Mais uma vez, a lista de livros mais vendidos da semana, divulgada pelo PublishNews, traz um fenômeno que não passa despercebido: em primeiro lugar, está um livro de colorir. E não é só isso. Dos 20 títulos mais vendidos, 12 são livros de colorir, ocupando inclusive as cinco primeiras posições. Esses dados são baseados nas vendas de 49 redes e livrarias brasileiras entre 12 e 18 de maio de 2025, e mostram uma tendência que não para de crescer.
Mas o que há de diferente nessa nova onda?
Esses livros não são novidade. Durante a pandemia, eles já haviam conquistado o público adulto, mas com um estilo mais sofisticado: mandalas, arabescos, padrões complexos. Agora, porém, o destaque está nas ilustrações fofinhas, quase infantis. Bichinhos em cenários cotidianos—na varanda, enfeitando a árvore de Natal, na escola—e até versões devocionais entraram na moda.
Não dá para negar que colorir é terapêutico. Desde a infância, essa atividade estimula a criatividade, a concentração e a exploração de cores. Um céu não precisa ser azul, uma árvore pode ter folhas rosa—e tudo bem! Para os adultos, a prática ajuda a reduzir o estresse e a ansiedade, funcionando como uma forma de arteterapia.
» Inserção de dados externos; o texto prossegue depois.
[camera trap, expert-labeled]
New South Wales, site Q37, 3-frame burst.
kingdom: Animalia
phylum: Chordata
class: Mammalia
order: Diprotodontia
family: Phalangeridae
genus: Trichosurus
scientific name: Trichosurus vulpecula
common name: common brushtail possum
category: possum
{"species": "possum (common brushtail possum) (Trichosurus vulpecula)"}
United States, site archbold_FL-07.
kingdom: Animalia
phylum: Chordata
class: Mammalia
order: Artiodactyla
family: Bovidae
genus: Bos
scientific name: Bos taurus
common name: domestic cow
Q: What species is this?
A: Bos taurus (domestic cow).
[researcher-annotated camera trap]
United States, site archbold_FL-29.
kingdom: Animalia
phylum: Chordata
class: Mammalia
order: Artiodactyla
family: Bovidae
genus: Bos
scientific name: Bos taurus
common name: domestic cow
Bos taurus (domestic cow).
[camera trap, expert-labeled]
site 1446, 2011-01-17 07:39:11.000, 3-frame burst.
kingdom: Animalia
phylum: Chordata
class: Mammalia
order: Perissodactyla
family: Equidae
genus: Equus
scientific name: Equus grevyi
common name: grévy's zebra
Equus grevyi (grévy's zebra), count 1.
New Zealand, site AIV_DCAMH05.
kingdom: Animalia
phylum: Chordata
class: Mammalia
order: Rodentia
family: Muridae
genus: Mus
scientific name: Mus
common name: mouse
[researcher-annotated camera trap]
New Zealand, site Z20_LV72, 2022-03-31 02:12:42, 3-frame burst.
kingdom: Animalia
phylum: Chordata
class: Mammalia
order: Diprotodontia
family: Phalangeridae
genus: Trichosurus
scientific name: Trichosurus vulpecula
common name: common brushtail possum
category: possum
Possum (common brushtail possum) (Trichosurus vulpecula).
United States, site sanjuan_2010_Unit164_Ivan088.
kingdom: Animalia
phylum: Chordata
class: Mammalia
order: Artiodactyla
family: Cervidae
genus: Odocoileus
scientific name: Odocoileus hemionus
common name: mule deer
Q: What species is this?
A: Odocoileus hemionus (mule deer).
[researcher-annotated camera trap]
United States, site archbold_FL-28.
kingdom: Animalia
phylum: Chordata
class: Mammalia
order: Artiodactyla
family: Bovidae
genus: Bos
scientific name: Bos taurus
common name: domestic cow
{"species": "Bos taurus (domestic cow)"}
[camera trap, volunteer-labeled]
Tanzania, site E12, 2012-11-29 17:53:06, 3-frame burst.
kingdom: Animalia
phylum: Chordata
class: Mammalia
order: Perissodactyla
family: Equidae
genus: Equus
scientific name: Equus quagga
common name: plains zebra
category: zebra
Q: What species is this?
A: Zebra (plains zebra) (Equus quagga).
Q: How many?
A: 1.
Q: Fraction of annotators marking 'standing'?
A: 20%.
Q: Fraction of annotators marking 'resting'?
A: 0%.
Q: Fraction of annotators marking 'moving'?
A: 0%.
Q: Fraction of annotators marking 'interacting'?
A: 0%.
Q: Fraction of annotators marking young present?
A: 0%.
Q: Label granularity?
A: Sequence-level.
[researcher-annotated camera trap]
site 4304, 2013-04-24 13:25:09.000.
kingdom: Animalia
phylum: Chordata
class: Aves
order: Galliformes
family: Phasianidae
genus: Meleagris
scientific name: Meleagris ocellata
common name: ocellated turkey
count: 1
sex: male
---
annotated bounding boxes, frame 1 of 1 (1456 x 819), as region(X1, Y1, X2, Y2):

Mas, como sempre, o capitalismo entra em cena e transforma algo simples em um objeto de consumo desenfreado.
Uma coisa é você comprar um livro de colorir e um kit básico de lápis de cor. Outra é sentir que, para participar do movimento, você precisa ter:
> Dez livros diferentes ao mesmo tempo;
> Um estoque de 300 canetinhas profissionais;
> Habilidades artísticas quase profissionais (porque agora não basta pintar—tem que ter textura, luz e sombra).
O que era para ser um passatempo relaxante se torna mais uma fonte de pressão. E aí, a pergunta que fica: será que o capitalismo consegue estragar até algo tão simples?
A polêmica não para por aí. A União Brasileira de Escritores (UBE) emitiu uma nota criticando o uso de vouchers públicos para a compra de livros de colorir. Segundo a entidade, esses recursos deveriam ser destinados a livros de literatura, não a publicações terapêuticas.
O estopim foi a Bienal Mineira do Livro (2025), onde muitos beneficiários de vouchers usaram o crédito justamente para comprar livros de colorir em vez de obras literárias. A UBE teme que o mesmo aconteça na Bienal do Rio.
A questão é: livros de colorir são literatura? Para a UBE, não.
Ainda sobre o tamanho dessa moda, segundo a Nielsen BookScan (um provedor de dados para a indústria editorial de livros), em abril de 2025, já existiam 67 ISBNs de livros de colorir no mercado, com 294,67 mil exemplares vendidos—o que representa 2,09% do volume total de livros comercializados no primeiro trimestre.
E Você, O Que Acha?
Já aderiu à moda dos livros de colorir?
Comprou quantos livros e kits de canetinhas?
Acha que é só um passa-tempo ou enxerga valor terapêutico?
Para você, livro de colorir é literatura?
Conta aí nos comentários! E lembre-se: no meio de tanto consumismo, o importante é não perder a essência—colorir deveria ser divertido, não mais uma cobrança.